Thanks Nury, I didnt even think about adding a background, that would have taken me years, lol! I'm really picky, too.

Katana, that is HOT!

I have no clue how I'm going to be able to pick one outfit this time.


----------



## StereoXGirl (May 3, 2008)

Great outfits! I like this challenge!


----------



## bCreative (May 3, 2008)

Wow! Everyone did such great jobs!! This is going to be hard when it comes time to vote.


----------



## StereoXGirl (May 4, 2008)




----------



## daer0n (May 4, 2008)

Very nice Shaundra, i love the jacket, the bag and the necklace!

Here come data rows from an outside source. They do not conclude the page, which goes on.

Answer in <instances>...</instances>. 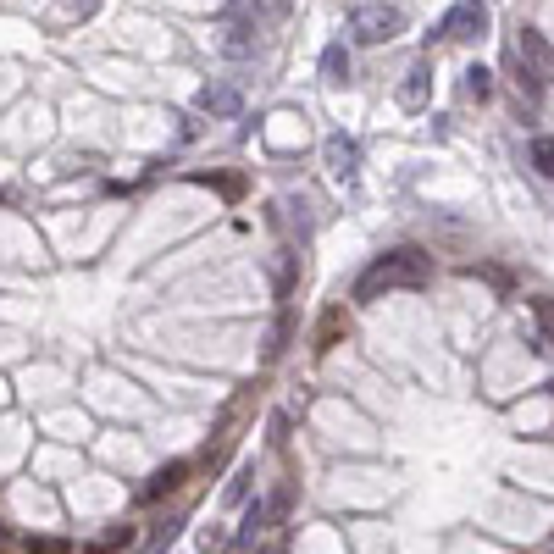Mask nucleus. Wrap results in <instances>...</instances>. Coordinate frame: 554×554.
<instances>
[{
	"instance_id": "f257e3e1",
	"label": "nucleus",
	"mask_w": 554,
	"mask_h": 554,
	"mask_svg": "<svg viewBox=\"0 0 554 554\" xmlns=\"http://www.w3.org/2000/svg\"><path fill=\"white\" fill-rule=\"evenodd\" d=\"M422 277H427V255L422 250H394V255H383V261L361 277V289H355V294L372 300L377 289H416Z\"/></svg>"
},
{
	"instance_id": "f03ea898",
	"label": "nucleus",
	"mask_w": 554,
	"mask_h": 554,
	"mask_svg": "<svg viewBox=\"0 0 554 554\" xmlns=\"http://www.w3.org/2000/svg\"><path fill=\"white\" fill-rule=\"evenodd\" d=\"M516 67H521V78H527L532 100H538L543 89L554 84V45L538 34V28H521V39H516Z\"/></svg>"
},
{
	"instance_id": "7ed1b4c3",
	"label": "nucleus",
	"mask_w": 554,
	"mask_h": 554,
	"mask_svg": "<svg viewBox=\"0 0 554 554\" xmlns=\"http://www.w3.org/2000/svg\"><path fill=\"white\" fill-rule=\"evenodd\" d=\"M350 34L361 39V45H388V39L405 34V12H399V6H361V12L350 17Z\"/></svg>"
},
{
	"instance_id": "20e7f679",
	"label": "nucleus",
	"mask_w": 554,
	"mask_h": 554,
	"mask_svg": "<svg viewBox=\"0 0 554 554\" xmlns=\"http://www.w3.org/2000/svg\"><path fill=\"white\" fill-rule=\"evenodd\" d=\"M482 34H488V6L482 0H460L438 23V39H449V45H466V39H482Z\"/></svg>"
},
{
	"instance_id": "39448f33",
	"label": "nucleus",
	"mask_w": 554,
	"mask_h": 554,
	"mask_svg": "<svg viewBox=\"0 0 554 554\" xmlns=\"http://www.w3.org/2000/svg\"><path fill=\"white\" fill-rule=\"evenodd\" d=\"M327 172H333V178H344V183L361 172V145H355L350 133H333V139H327Z\"/></svg>"
},
{
	"instance_id": "423d86ee",
	"label": "nucleus",
	"mask_w": 554,
	"mask_h": 554,
	"mask_svg": "<svg viewBox=\"0 0 554 554\" xmlns=\"http://www.w3.org/2000/svg\"><path fill=\"white\" fill-rule=\"evenodd\" d=\"M427 100H433V67H427V61H416V67L405 73V84H399V106L422 111Z\"/></svg>"
},
{
	"instance_id": "0eeeda50",
	"label": "nucleus",
	"mask_w": 554,
	"mask_h": 554,
	"mask_svg": "<svg viewBox=\"0 0 554 554\" xmlns=\"http://www.w3.org/2000/svg\"><path fill=\"white\" fill-rule=\"evenodd\" d=\"M239 106H244V95L233 84H205L200 89V111H211V117H233Z\"/></svg>"
},
{
	"instance_id": "6e6552de",
	"label": "nucleus",
	"mask_w": 554,
	"mask_h": 554,
	"mask_svg": "<svg viewBox=\"0 0 554 554\" xmlns=\"http://www.w3.org/2000/svg\"><path fill=\"white\" fill-rule=\"evenodd\" d=\"M322 84H333V89H338V84H350V50L338 45V39L322 50Z\"/></svg>"
},
{
	"instance_id": "1a4fd4ad",
	"label": "nucleus",
	"mask_w": 554,
	"mask_h": 554,
	"mask_svg": "<svg viewBox=\"0 0 554 554\" xmlns=\"http://www.w3.org/2000/svg\"><path fill=\"white\" fill-rule=\"evenodd\" d=\"M222 50H228L233 61L250 56V50H255V28H250V23H233V28H228V39H222Z\"/></svg>"
},
{
	"instance_id": "9d476101",
	"label": "nucleus",
	"mask_w": 554,
	"mask_h": 554,
	"mask_svg": "<svg viewBox=\"0 0 554 554\" xmlns=\"http://www.w3.org/2000/svg\"><path fill=\"white\" fill-rule=\"evenodd\" d=\"M494 95V73L488 67H466V100H488Z\"/></svg>"
},
{
	"instance_id": "9b49d317",
	"label": "nucleus",
	"mask_w": 554,
	"mask_h": 554,
	"mask_svg": "<svg viewBox=\"0 0 554 554\" xmlns=\"http://www.w3.org/2000/svg\"><path fill=\"white\" fill-rule=\"evenodd\" d=\"M532 167H538L543 178H554V133H543V139H532Z\"/></svg>"
},
{
	"instance_id": "f8f14e48",
	"label": "nucleus",
	"mask_w": 554,
	"mask_h": 554,
	"mask_svg": "<svg viewBox=\"0 0 554 554\" xmlns=\"http://www.w3.org/2000/svg\"><path fill=\"white\" fill-rule=\"evenodd\" d=\"M250 499V471H239V477L228 482V494H222V505H244Z\"/></svg>"
},
{
	"instance_id": "ddd939ff",
	"label": "nucleus",
	"mask_w": 554,
	"mask_h": 554,
	"mask_svg": "<svg viewBox=\"0 0 554 554\" xmlns=\"http://www.w3.org/2000/svg\"><path fill=\"white\" fill-rule=\"evenodd\" d=\"M95 6H100V0H61V12H67V17H95Z\"/></svg>"
}]
</instances>
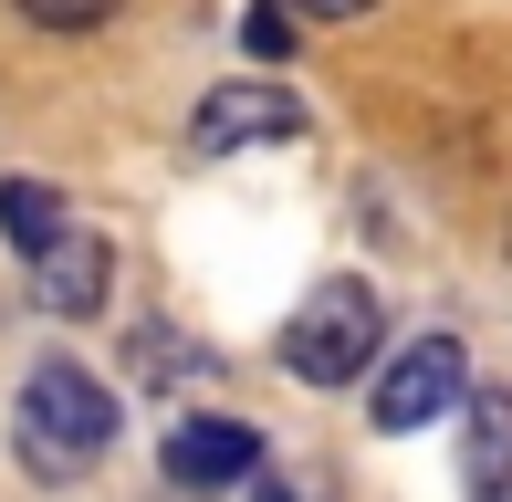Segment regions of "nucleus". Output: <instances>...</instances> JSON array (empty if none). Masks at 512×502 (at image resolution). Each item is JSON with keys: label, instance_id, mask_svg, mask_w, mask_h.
I'll return each mask as SVG.
<instances>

Pink is one of my fav colors lol


----------



## swdshchck (May 4, 2008)

Hi everyone! My name is Pia, and this is is my first entry to the fashion face-off challenge. (I think I might have gone overboard just a tad on the "matchy-matchy", though.)


----------



## kdmakeuparts (May 4, 2008)

Edit: Forgot to say Hi and this is my first entry. This is so much fun!!!!


----------



## daer0n (May 5, 2008)

Awesome girls!! those outfits are SO pretty!! I love them!! &lt;33


----------



## pinksugar (May 5, 2008)

lots of new entrants in this week! great job everyone! it's time to close this thread and start up the voting!


----------